Jakarta, wartabrita.com – Banyak pihak mendesak pemerintah menyetop penggunaan aplikasi PeduliLindungi. Hal ini menyusul Kementerian Luar Negeri Amerika Serikat (AS) menyoroti PeduliLindungi dalam laporan Praktik Hak Asasi Manusia (HAM) 2021. Apakah nasib aplikasi itu sudah di ujung tanduk? Atau ‘rohnya’ bakal lenyap secara perlahan karena rakyat mulai ‘sadar’ seiring AS menuding aplikasi itu melanggar HAM?
Menurut Sosiolog Musni Umar penggunaan aplikasi PeduLindungi banyak mudarat ketimbang manfaatnya. Aplikasi itu membuat rakyat tak nyaman dan terbatas mengakses fasilitas publik.
Bahkan, rakyat juga terpenjara dalam ketakutan potensi datanya bocor, lalu ada pihak yang tak bertanggung jawab memamfaatkannya untuk kepentingan tertentu.
“Iya (banyak mudarat daripada manfaatnya). Sekarang apa manfaatnya? Itu mengekang aja masyarakat kita,” ujar Musni dilansir dari Inilah.com, Minggu (16/4/2022).
Musni menekankan, penggunaan aplikasi PeduliLindungi sudah sangat tidak relevan dengan kondisi saat ini. Pasalnya kesadaran masyarakat terhadap protokol kesehatan sudah tinggi, begitu juga peraturan untuk masuk sejumlah fasilitas umum dan gedung pemerintahan telah menyediakan alat pengecekan suhu badan.
“Kalau kita mau masuk mall, MRT, TransJakarta dan lainnya meski di barcode. Padahal suhu badan kita sudah diperiksa, terus kita sudah pakai masker. Jadi apa fungsinya PeduliLindungi itu? Kalau hanya simpan informasi tentang status vaksinasi individu sudah tak relevan,” ucapnya.
Aplikasi PeduliLindungi Sudah Tak Relevan
Peneliti Intitute for Development of Policy and Local Partnership (IDP-LP), Riko Noviantoro mengatakan, semula aplikasi PeduliLindungi berfungsi melacak orang dengan status merah atau vaksinasi belum lengkap memasuki ruang publik.

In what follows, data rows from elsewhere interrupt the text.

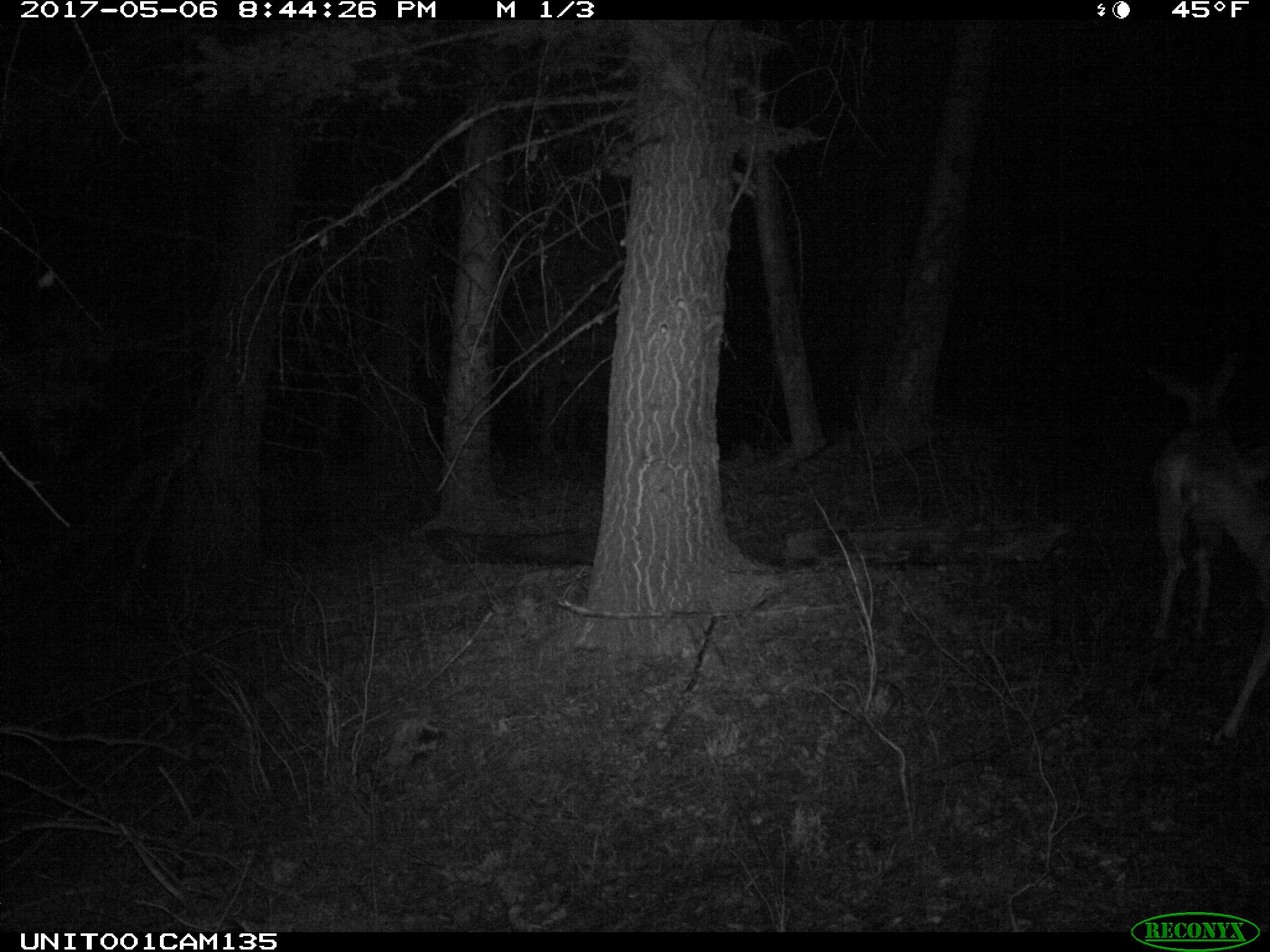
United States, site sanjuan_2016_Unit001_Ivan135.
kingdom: Animalia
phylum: Chordata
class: Mammalia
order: Artiodactyla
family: Cervidae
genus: Odocoileus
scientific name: Odocoileus hemionus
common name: mule deer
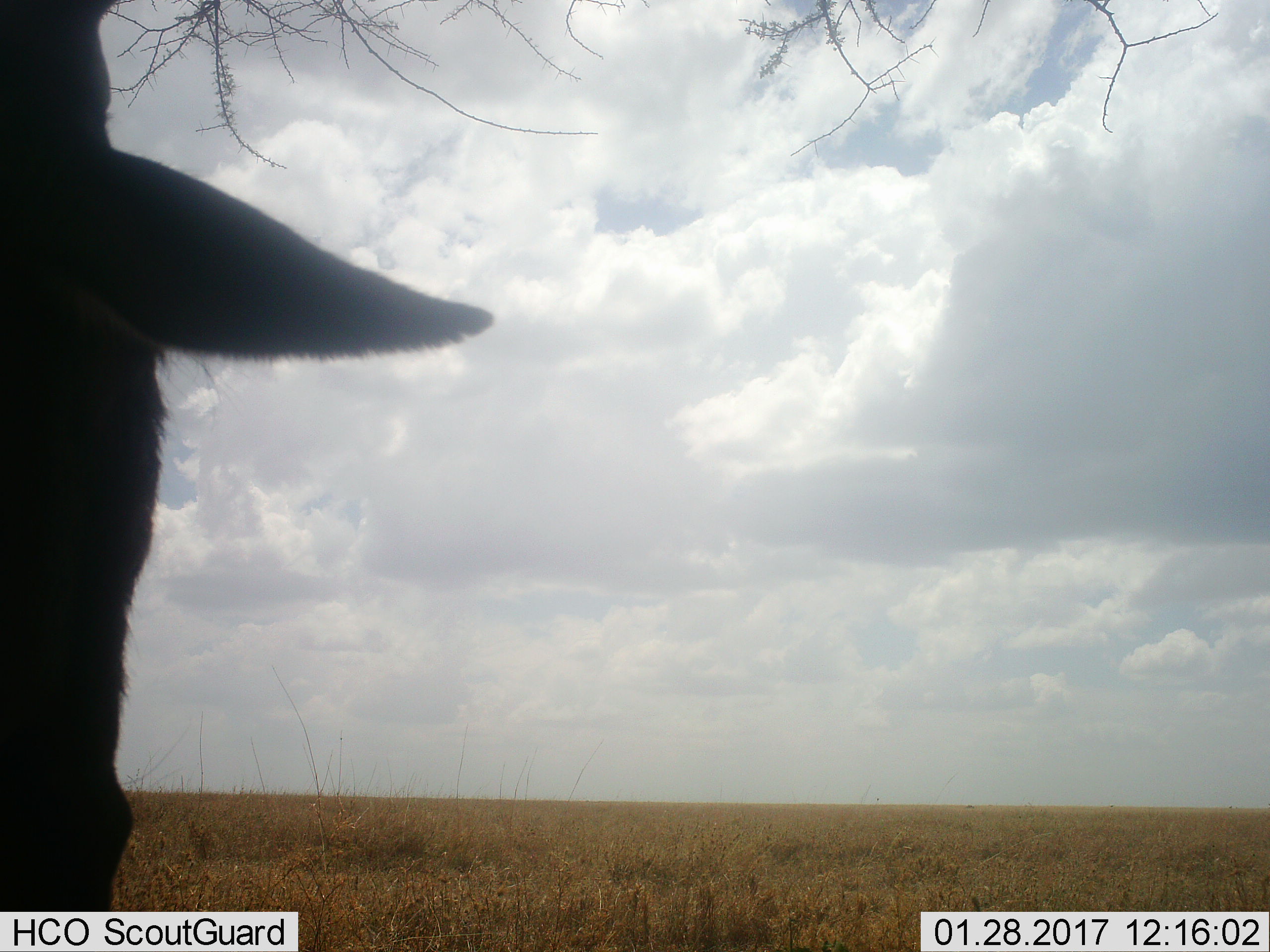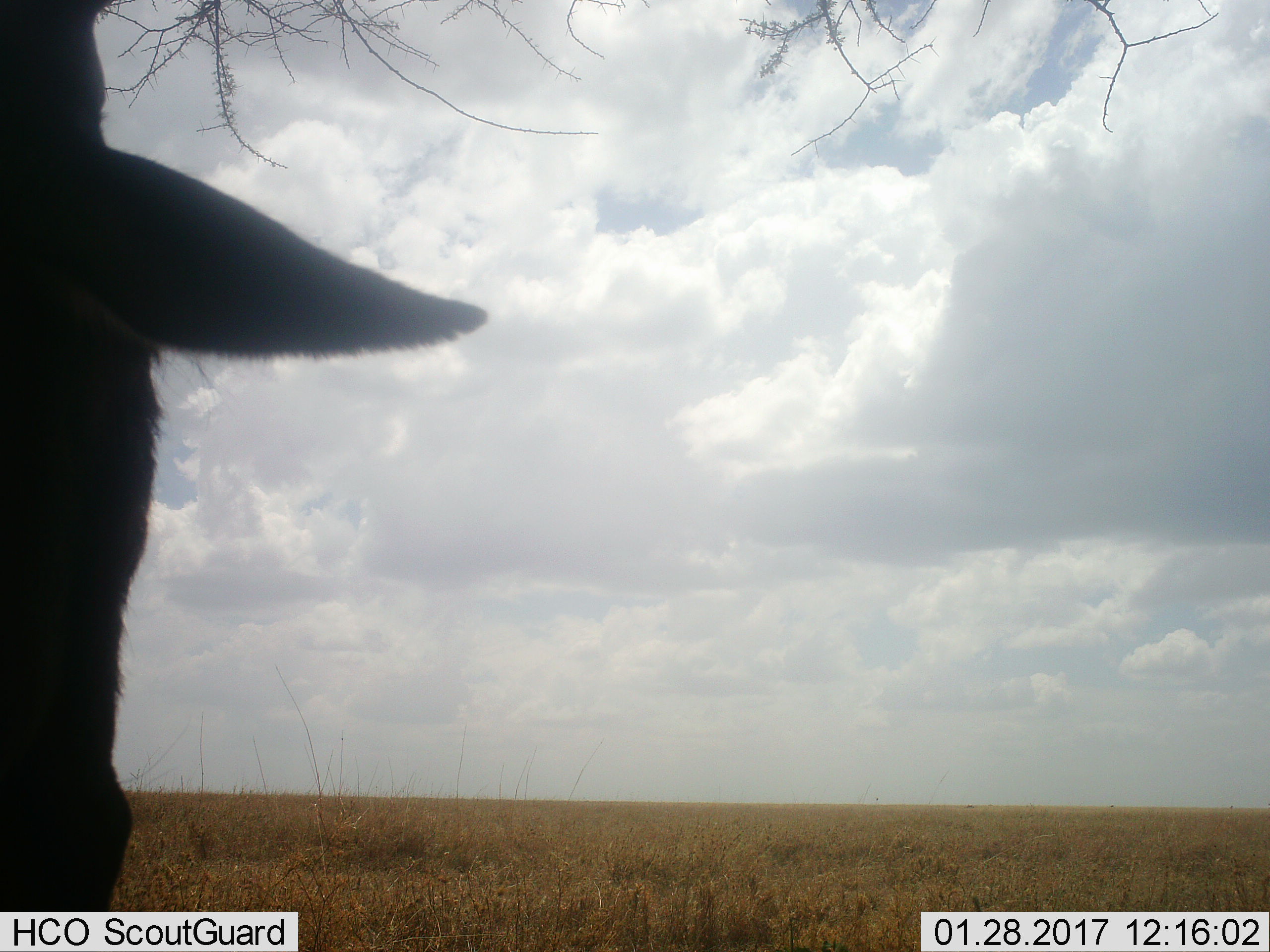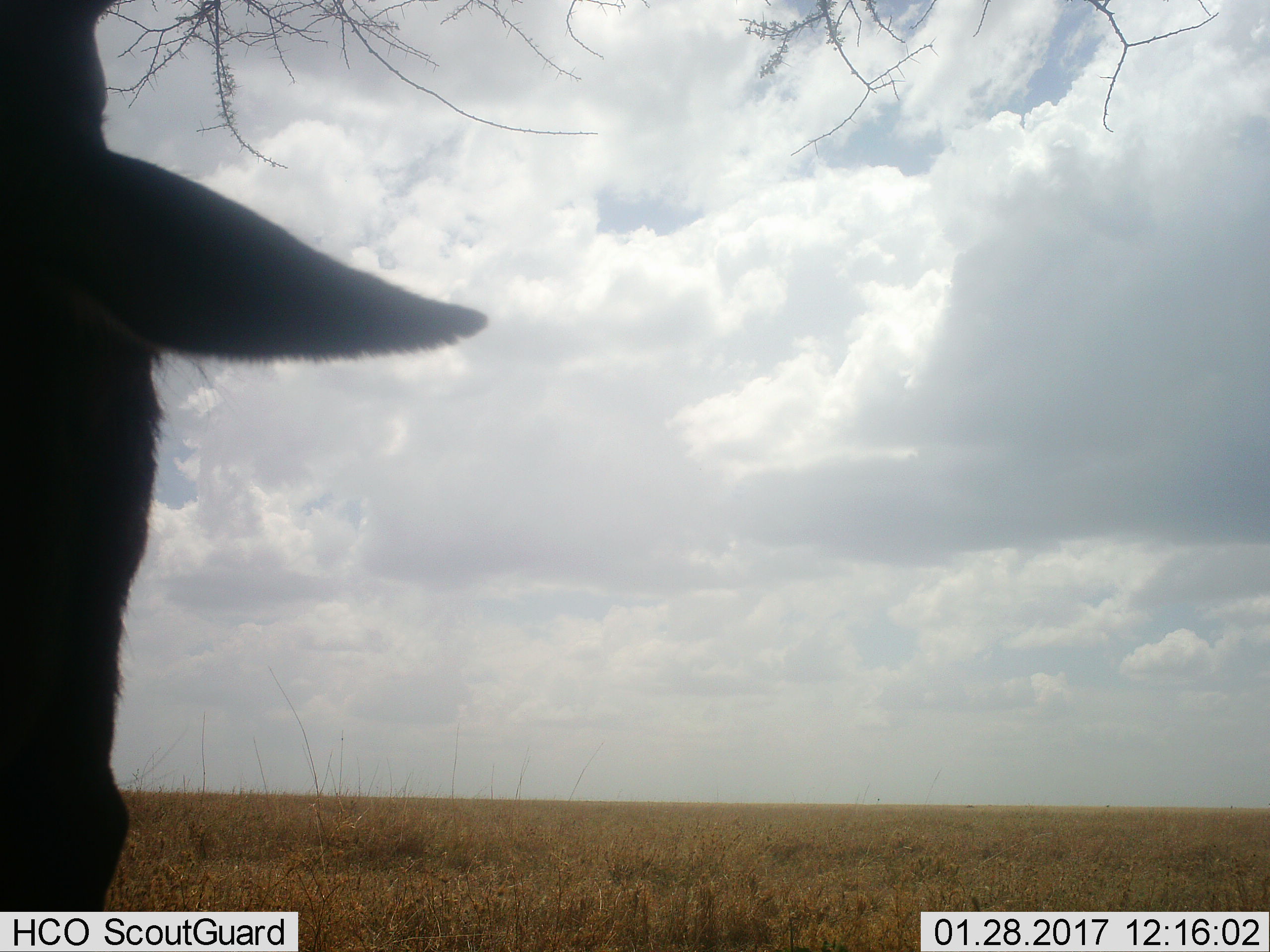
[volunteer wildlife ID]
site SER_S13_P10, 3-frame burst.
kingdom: Animalia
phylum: Chordata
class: Mammalia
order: Artiodactyla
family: Bovidae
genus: Connochaetes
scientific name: Connochaetes taurinus taurinus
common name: blue wildebeest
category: wildebeestblue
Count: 1.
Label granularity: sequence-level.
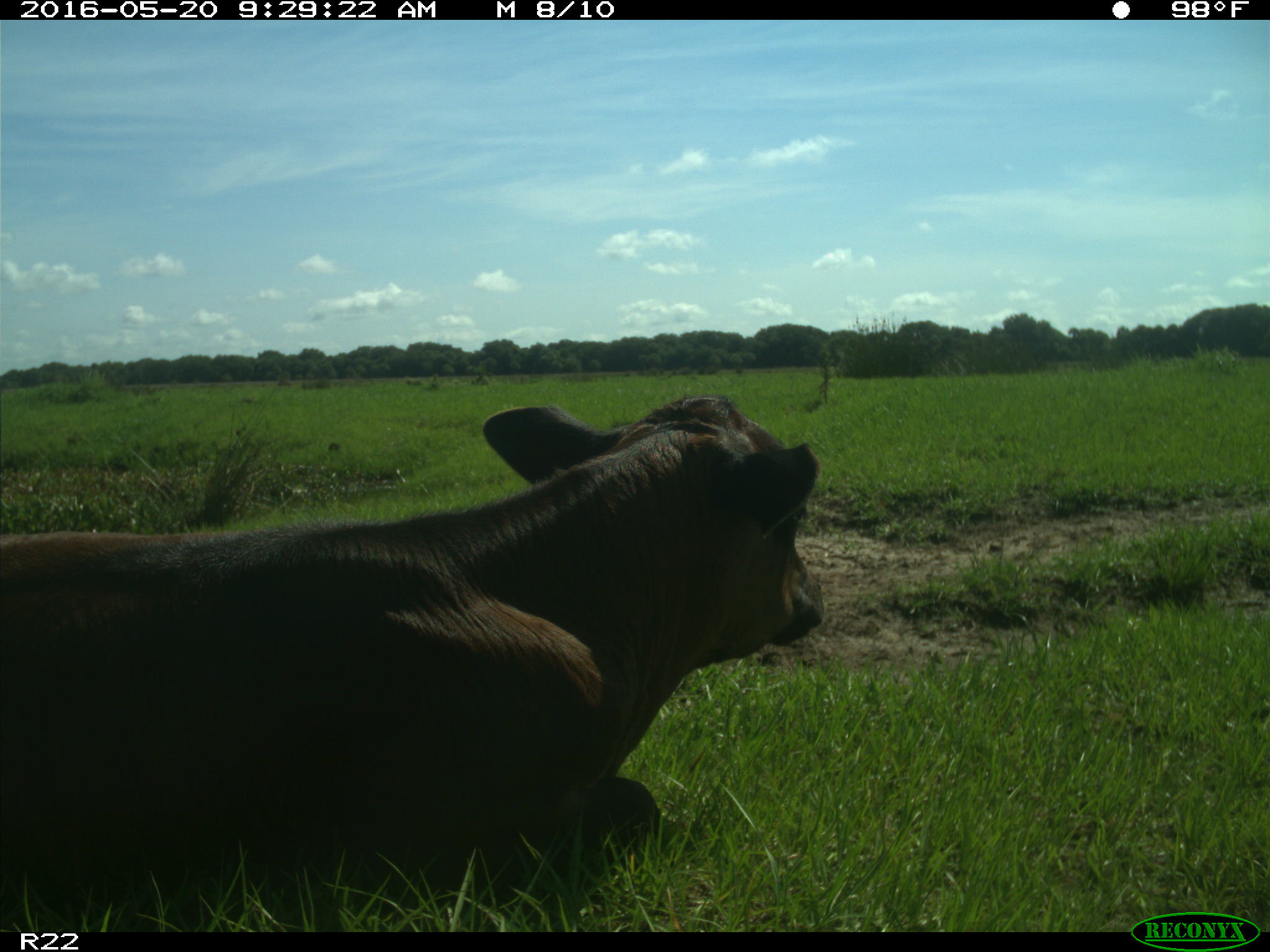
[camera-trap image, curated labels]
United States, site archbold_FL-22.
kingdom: Animalia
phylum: Chordata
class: Mammalia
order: Artiodactyla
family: Bovidae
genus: Bos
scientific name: Bos taurus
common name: domestic cow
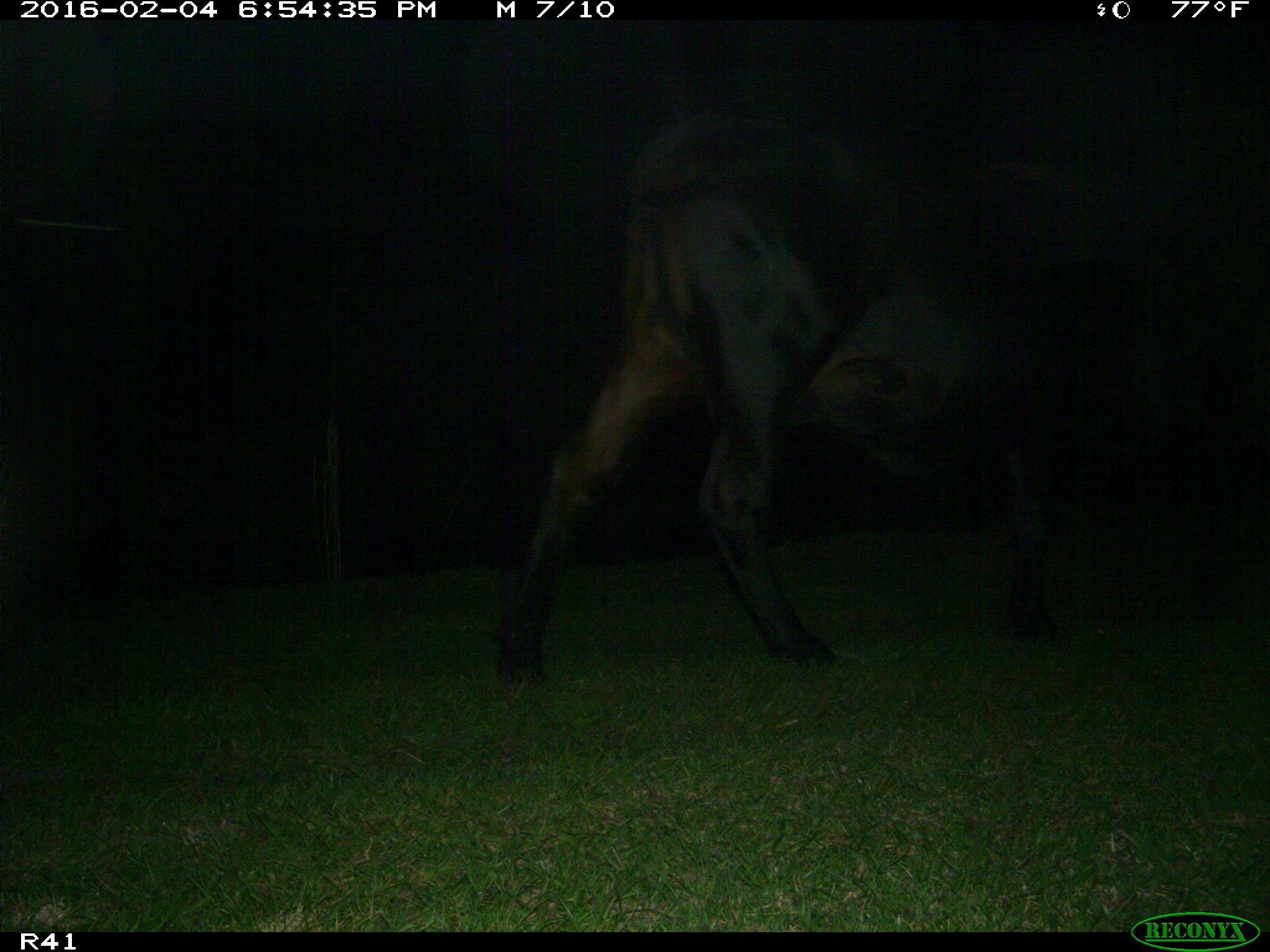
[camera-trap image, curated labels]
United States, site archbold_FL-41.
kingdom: Animalia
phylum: Chordata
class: Mammalia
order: Artiodactyla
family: Bovidae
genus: Bos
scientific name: Bos taurus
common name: domestic cow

Rakyat pun mentoleransi penggunaannya, namun saat ini sudah tidak relevan.
Apalagi adanya tudingan dari Departemen Luar Negeri Amerika Serikat aplikasi PeduliLindungi melanggar HAM, terutama dengan dengan privasi data penduduk.
“Kebijakan publik harusnya buat nyaman bukan mengekang rakyat. Apalagi
perlindungan atas diri pribadi dan privasi termasuk data-data pribadi sebagai bagian dari HAM telah diatur dalam Pasal 28G ayat (1) UUD NRI Tahun 1945,” kata Riko.
DPR Dukung Tutup Aplikasi PeduliLindungi
Anggota Komisi IX DPR RI Saleh Partaonan Daulay, mendesak pemerintah menjawab secara utuh semua tuduhan bahwa penggunaan Pedulilindungi melanggar HAM.
Pasalnya, saat ini semua data dari nama, NIK, tanggal lahir, email, dan jejak perjalanan penggunanya tersimpan dalam aplikasi itu.
Bahkan, bila memang kesimpulan bahwa benar adanya pelanggaran HAM, maka pemerintah wajib menutup aplikasi tersebut.
“Saya juga belum melihat manfaat langsung aplikasi ini dalam menahan laju penyebaran virus. Yang ada, aplikasi ini hanya berfungsi untuk mendata status vaksinasi warga. Begitu juga mendata orang yang terkena COVID. Soal bagaimana memanfaatkan data itu bagi melindungi warga, saya sendiri belum jelas. Ini yang perlu dibuka ke publik secara transparan dan terbuka,” ucap Saleh.
Respon Pemerintah Soal Tudingan PeduliLindungi Langgar HAM
Juru Bicara Kementerian Kesehatan Siti Nadia Tarmizi menyebut tudingan aplikasi PeduliLindungi melanggar HAM tidak mendasar. Pasalnya, aplikasi itu berfungsi sebagai alat pencegahan pasien COVID-19 dan warga yang berisiko memasuki di tempat umum.
Bahkan, ia mengklaim selama periode 2021-2022, PeduliLindungi sudah mencegah 3.733.067 orang dengan status merah atau vaksinasi belum lengkap memasuki ruang publik. Juga, mencegah 538.659 upaya orang yang terinfeksi COVID-19 melakukan perjalanan domestik atau mengakses ruang publik tertutup.
“Kami memohon agar para pihak berhenti memelintir seolah-olah laporan tersbeut menyimpulkan adanya pelanggaran,” tutupnya.